To be clear, I still think #625, and later making --no-use-vcs the default, is the best option I can see for this.

takluyver avatar Mar 01 '23 12:03 takluyver

Yet another possibility is to bypass the executables and read the VCS metadata directly. But it still means doing something different depending on the presence of hidden files, which I don't much like. And accurately parsing gitignore/hgignore files is bound to be fiddlier than it looks. E.g. do we apply the user's global gitignore file in addition to the one in the repo? What if part of the package is in a submodule?

As a general build backends thing, you don't want .gitignore files anyway, since their only purpose is to list files which shall not be checked into git, and those are usually exactly the files you do want to distribute publicly (build artifacts). It's useless for files which are checked into git (and thus by definition not ignored, so to check them into git you actually have to write a more specific gitignore rule that cancels out the more general ignore).

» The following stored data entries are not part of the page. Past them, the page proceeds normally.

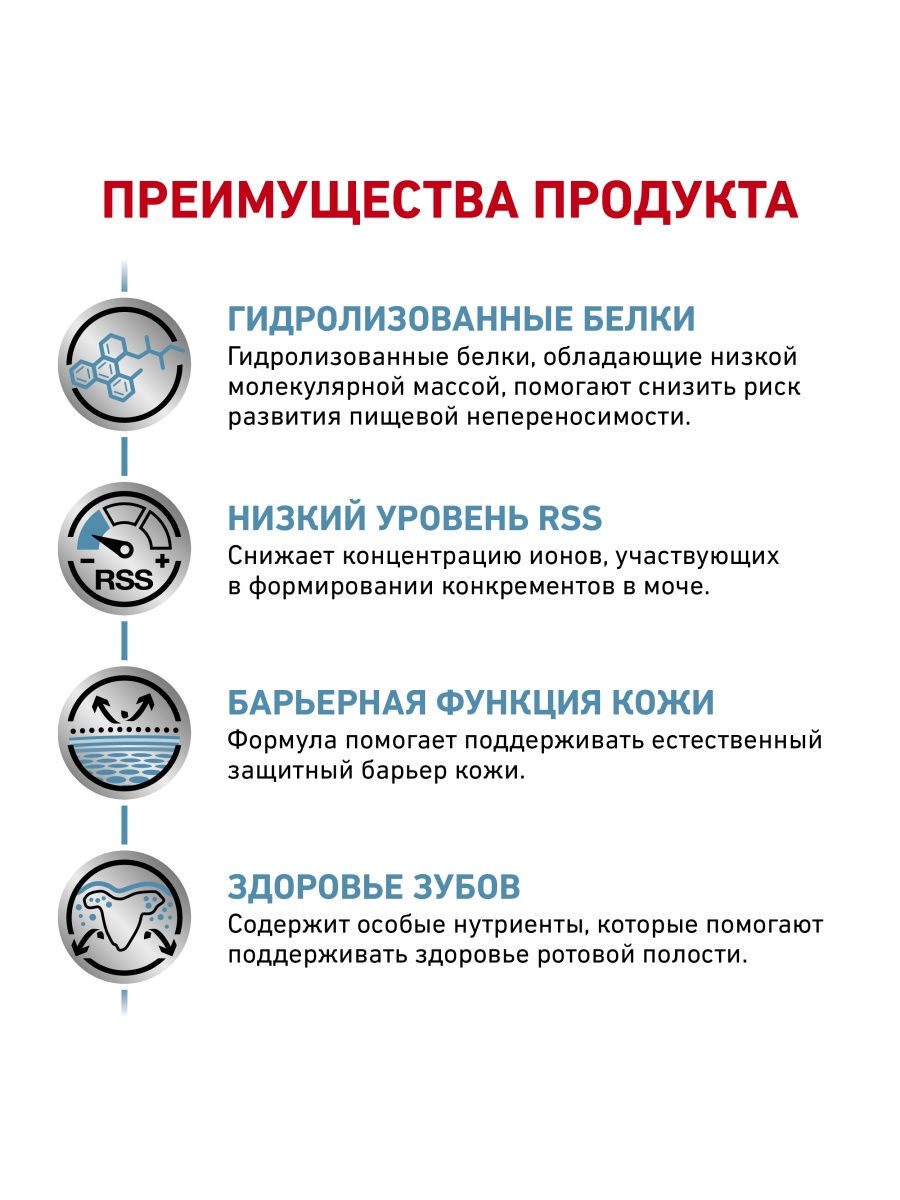 ПРЕИМУЩЕСТВА ПРОДУКТА

ГИДРОЛИЗОВАННЫЕ БЕЛКИ
Гидролизованные белки, обладающие низкой молекулярной массой, помогают снизить риск развития пищевой непереносимости.

- RSS +

НИЗКИЙ УРОВЕНЬ RSS
Снижает концентрацию ионов, участвующих в формировании конкрементов в моче.

БАРЬЕРНАЯ ФУНКЦИЯ КОЖИ
Формула помогает поддерживать естественный защитный барьер кожи.

ЗДОРОВЬЕ ЗУБОВ
Содержит особые нутриенты, которые помогают поддерживать здоровье ротовой полости.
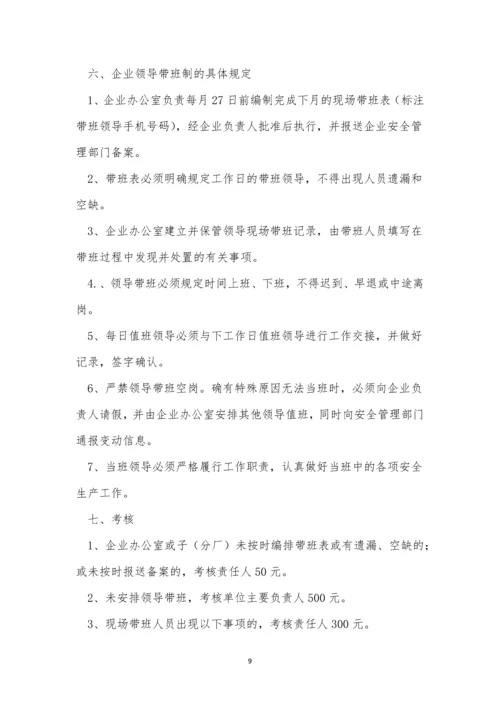 六、企业领导带班制的具体规定

1、企业办公室负责每月27日前编制完成下月的现场带班表（标注带班领导手机号码），经企业负责人批准后执行，并报送企业安全管理部门备案。

2、带班表必须明确规定工作日的带班领导，不得出现人员遗漏和空缺。

3、企业办公室建立并保管领导现场带班记录，由带班人员填写在带班过程中发现并处置的有关事项。

4.、领导带班必须规定时间上班、下班，不得迟到、早退或中途离岗。

5、每日值班领导必须与下工作日值班领导进行工作交接，并做好记录，签字确认。

6、严禁领导带班空岗。确有特殊原因无法当班时，必须向企业负责人请假，并由企业办公室安排其他领导值班，同时向安全管理部门通报变动信息。

7、当班领导必须严格履行工作职责，认真做好当班中的各项安全生产工作。

七、考核

1、企业办公室或子（分厂）未按时编排带班表或有遗漏、空缺的；或未按时报送备案的，考核责任人50元。

2、未安排领导带班，考核单位主要负责人500元。

3、现场带班人员出现以下事项的，考核责任人300元。

9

The VCS metadata you do want to parse is the repository object packfiles to find the tree object for the current commit hash from HEAD that lists all files contained in that tree, which umm, yeah, you very much do not want to have to parse manually. :D

On the one hand, people wouldn't need to open issues asking for docs or tests to be included in the sdist. On the other hand, I'd definitely end up accidentally packaging random scripts I have lying around, built HTML docs, etc. And it very much wouldn't solve @pfmoore's original complaint in this issue that the sdist includes unnecessary files.

I think it would solve the original complaint, because people who cared would simply keep git installed. Alternatively...

I argued against this at the time, and the UnsupportedOperation caveat was added to appease me, but even with that, there are unavoidably two purposes for sdists.

... if flit_core detects that git is needed for this particular pyproject.toml project, it could raise UnsupportedOperation('git needed but not available') and tools that build wheels should fall back to building them directly, and tools that specifically build sdists just have to deal with that by installing git.

Question:

I think it would fail in realistic scenarios that we should support, e.g. bind-mounting a git repo into a Docker container without git and building there, or local development by someone who uses git/hg through a GUI interface and doesn't have the command on PATH.

Won't the GUI interface inevitably have a real git or hg installed, though? Either by a linux package manager dependency, or by git for Windows making it easy to stick the git binary in PATH by default?

For docker containers, maybe people should simply not do that. What's the temptation to do that, and then also build specifically an sdist?

eli-schwartz avatar Mar 01 '23 12:03 eli-schwartz

even with that, there are unavoidably two purposes for sdists.

I agree, there's a definite tension here over what people expect a sdist to be "for". I'm somewhat intermediate between the two cases you describe - I don't think of a sdist as "just" what's needed to build a wheel, but neither do I think it should be a bundle of everything in the development tree. I think "a buildable set of source" is a viable concept in its own right (even though what people mean by that may differ) and trying to force it to match "the project development tree" is just as bad as making it "the bare minimum to build a wheel".

I guess that given the above, I think that as it's the project maintainer who decides what fits in their concept of a "source distribution", reasonable defaults plus the ability to define what you want is the right choice here. My instincts are for a minimal default with anything else added explicitly, but I can see the attraction for some users of a maximal default with explicit exclusion.

To be clear, I still think https://github.com/pypa/flit/pull/625, and later making --no-use-vcs the default, is the best option I can see for this.

Agreed. That gives two "reasonable defaults" to start from, with the "default default" being the one that doesn't need additional tools available.